Pour une journée complète, poussez jusqu'aux Embiez. Matinée en criques le long de la côte, déjeuner au mouillage à l'abri d'un îlot, sieste et baignade quand le soleil est haut, puis retour au ralenti en fin d'après-midi, quand la lumière dore la rade. C'est le déroulé que préfèrent nos équipages, et de loin le plus dépaysant.
🗓️ Quand y aller pour éviter la foule
La côte varoise se découvre de mai à septembre, mais toutes les périodes ne se valent pas. Juin et septembre sont les mois d'or : l'eau est déjà, ou encore, à bonne température, la lumière est douce et les criques restent tranquilles. En plein cœur de juillet et août, les plus beaux mouillages se remplissent vite, surtout le week-end et en milieu de journée.

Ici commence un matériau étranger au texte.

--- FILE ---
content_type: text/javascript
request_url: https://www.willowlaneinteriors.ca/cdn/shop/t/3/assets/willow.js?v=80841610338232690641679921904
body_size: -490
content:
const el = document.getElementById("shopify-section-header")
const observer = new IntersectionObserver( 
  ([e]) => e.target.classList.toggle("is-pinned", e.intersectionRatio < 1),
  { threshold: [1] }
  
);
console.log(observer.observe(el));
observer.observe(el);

Le vrai secret tient moins au mois qu'à l'heure. Partez tôt, quand la mer est encore lisse et que les criques sont désertes. Vous profiterez d'un mouillage au calme le temps que les autres arrivent, et vous éviterez le vent thermique qui se lève souvent l'après-midi. Un départ à la fraîche change tout au confort de la journée.

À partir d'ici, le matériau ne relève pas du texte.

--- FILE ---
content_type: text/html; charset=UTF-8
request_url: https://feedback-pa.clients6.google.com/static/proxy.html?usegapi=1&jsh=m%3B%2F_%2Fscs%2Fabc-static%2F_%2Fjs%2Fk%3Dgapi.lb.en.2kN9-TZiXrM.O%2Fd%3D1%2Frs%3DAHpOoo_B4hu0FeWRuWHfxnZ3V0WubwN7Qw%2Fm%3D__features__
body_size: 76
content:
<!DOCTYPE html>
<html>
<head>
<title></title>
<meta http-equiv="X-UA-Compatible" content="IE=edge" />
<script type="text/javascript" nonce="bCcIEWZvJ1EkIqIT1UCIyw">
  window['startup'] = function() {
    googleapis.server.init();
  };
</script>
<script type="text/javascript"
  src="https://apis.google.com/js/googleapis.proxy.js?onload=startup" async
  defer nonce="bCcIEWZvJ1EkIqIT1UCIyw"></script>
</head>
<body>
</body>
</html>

⛵ Avec permis, sans permis : comment y accéder
Bonne nouvelle : la plupart de ces criques se méritent sans grande expérience. Si vous avez le permis, la location d'un voilier ou d'un catamaran en autonomie à Bandol vous laisse composer votre parcours librement, d'une crique à l'autre, à votre rythme.

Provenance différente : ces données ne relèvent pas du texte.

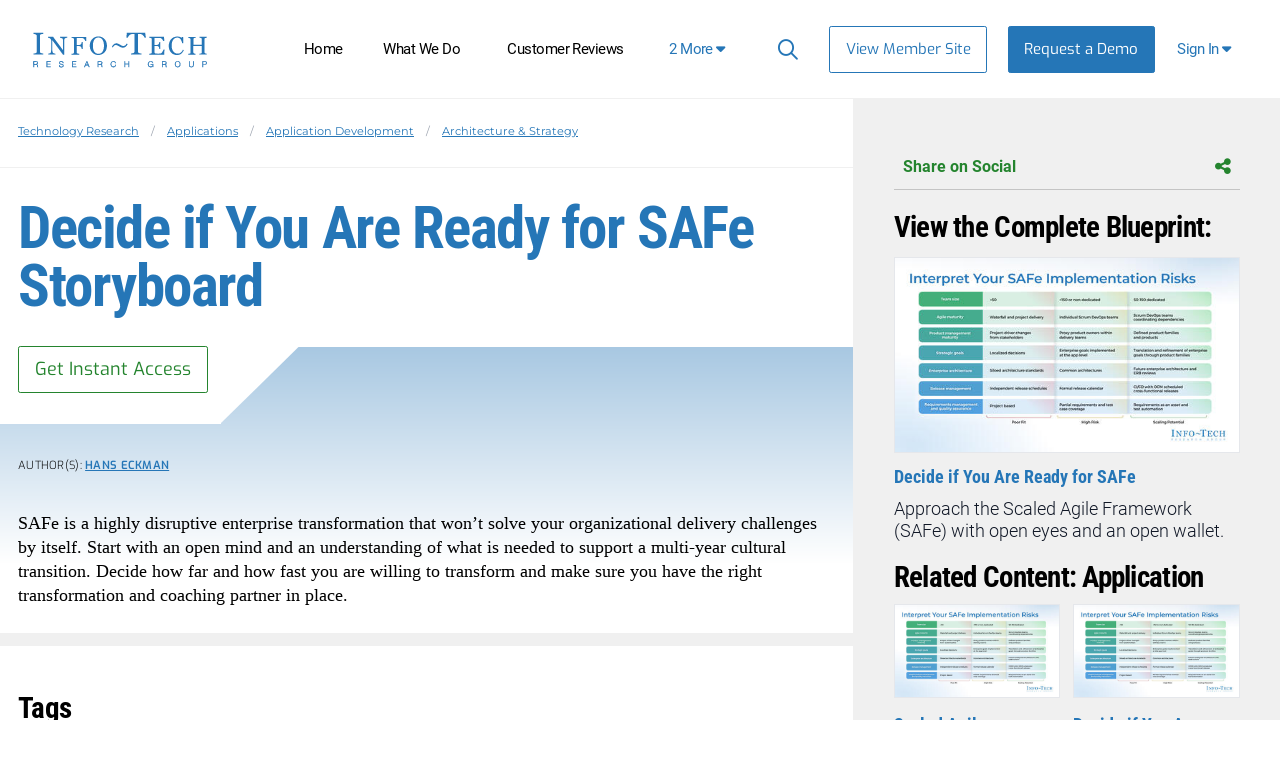

--- FILE ---
content_type: text/javascript; charset=utf-8
request_url: https://cdn.bizible.com/xdc.js?_biz_u=63c7e8266d3e48b897e810eb2c82bea6&_biz_h=-1719904874&cdn_o=a&jsVer=4.25.11.25
body_size: 217
content:
(function () {
    BizTrackingA.XdcCallback({
        xdc: "63c7e8266d3e48b897e810eb2c82bea6"
    });
})();
;
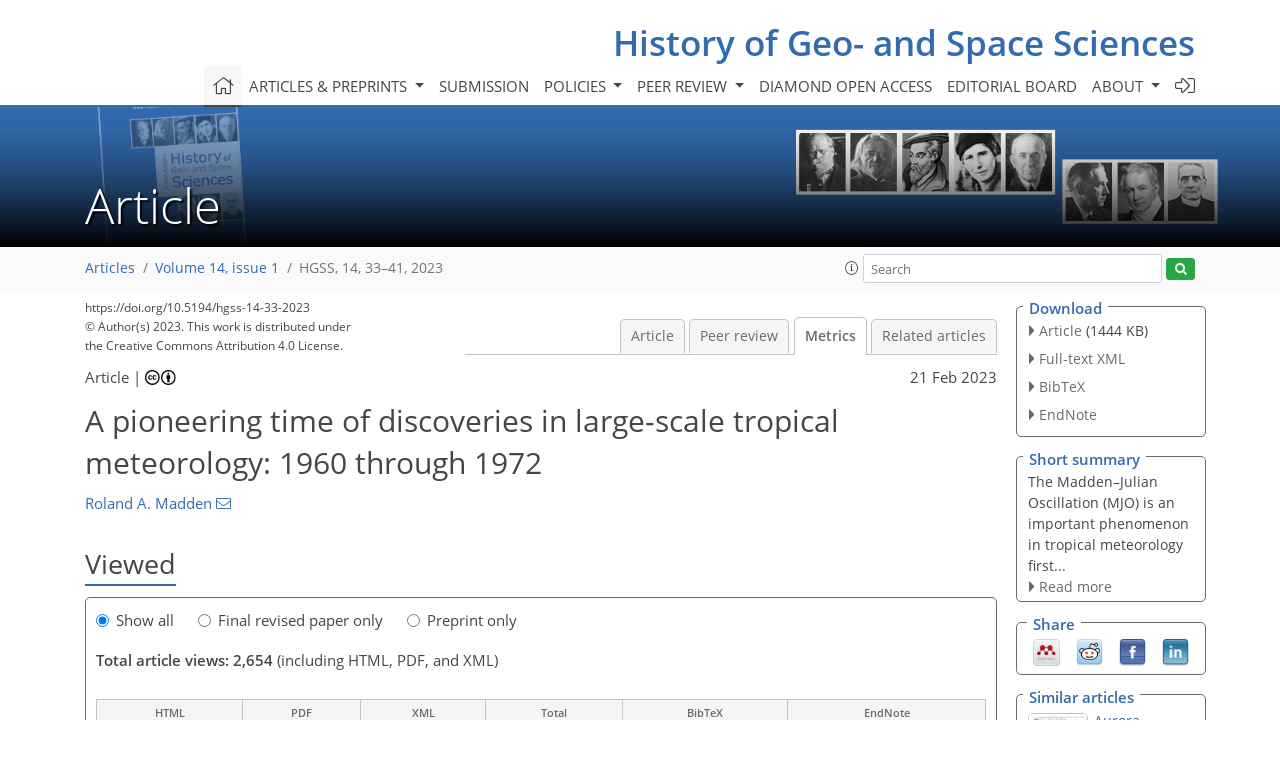

--- FILE ---
content_type: text/html; charset=UTF-8
request_url: https://editor.copernicus.org/similarArticles.php?article=107534&journal=396&isSecondStage=1&ajax=true
body_size: 539
content:

        
        <div class="widget dark-border download-and-links" id="similarArticles">
            <div class="legend journal-contentLinkColor">Similar articles</div>
            <div class="content">
                    <div class="grid-container">
                        <div class="mobile-grid-40 tablet-grid-40 grid-40 ">
                            <a class="similar-article-avatar" href="https://hgss.copernicus.org/articles/16/13/2025/" target="_blank">
                                <img  border="0" src="https://hgss.copernicus.org/articles/16/13/2025/hgss-16-13-2025-avatar-thumb80.png"  data-caption="© Author(s). Distributed under the Creative Commons Attribution 4.0 License." data-web="https://hgss.copernicus.org/articles/16/13/2025/hgss-16-13-2025-avatar-web.png" data-width="600" data-height="281">
                            </a>

                        </div>
                        <div class="mobile-grid-60 tablet-grid-60 grid-60">
                            <a class="article-title " target="_blank" href="https://hgss.copernicus.org/articles/16/13/2025/">
                                 Aurora records in the Spanish newspaper...</i>
                            </a>
                            <div class="authors">Sánchez Romero et al.</div>
                        </div>
                    </div>

                    <div class="grid-container">
                        <div class="mobile-grid-40 tablet-grid-40 grid-40 ">
                            <a class="similar-article-avatar" href="https://hgss.copernicus.org/articles/15/71/2024/" target="_blank">
                                <img  border="0" src="https://hgss.copernicus.org/articles/15/71/2024/hgss-15-71-2024-avatar-thumb80.png"  data-caption="Wikimedia Commons" data-web="https://hgss.copernicus.org/articles/15/71/2024/hgss-15-71-2024-avatar-web.png" data-width="427" data-height="600">
                            </a>

                        </div>
                        <div class="mobile-grid-60 tablet-grid-60 grid-60">
                            <a class="article-title " target="_blank" href="https://hgss.copernicus.org/articles/15/71/2024/">
                                 Lightning and thunder explanations in...
                            </a>
                            <div class="authors">Schlegel</div>
                        </div>
                    </div>

                    <div class="grid-container">
                        <div class="mobile-grid-40 tablet-grid-40 grid-40 ">
                            <a class="similar-article-avatar" href="https://hgss.copernicus.org/articles/15/27/2024/" target="_blank">
                                <img  border="0" src="https://hgss.copernicus.org/articles/15/27/2024/hgss-15-27-2024-avatar-thumb80.png"  data-caption="© Egeland and Deehr 2014" data-web="https://hgss.copernicus.org/articles/15/27/2024/hgss-15-27-2024-avatar-web.png" data-width="600" data-height="453">
                            </a>

                        </div>
                        <div class="mobile-grid-60 tablet-grid-60 grid-60">
                            <a class="article-title " target="_blank" href="https://hgss.copernicus.org/articles/15/27/2024/">
                                 Conjugate aurora observations by the...</i>
                            </a>
                            <div class="authors">Egeland</div>
                        </div>
                    </div>

            </div>
        </div>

Sans permis, la solution est la sortie avec skipper au départ de Bandol : sur un voilier ou un catamaran, le skipper pilote et vous ouvre l'accès à l'ensemble de la rade, mouillages compris, sans que vous ayez à toucher la barre. On détaille tout dans notre article pour louer un bateau sans permis à Bandol.
🧠 Le conseil du skipper
Ne courez pas après les calanques de Cassis depuis Bandol. La tentation est grande, mais la traversée mange la journée et l'aller-retour se fait souvent dans le vent de l'après-midi. Les calanques du Var, elles, sont là, à vingt minutes, et personne ne s'y bouscule. Partez tôt, ancrez avant midi dans la première jolie crique, et laissez les autres chercher au loin ce que vous avez déjà sous les yeux.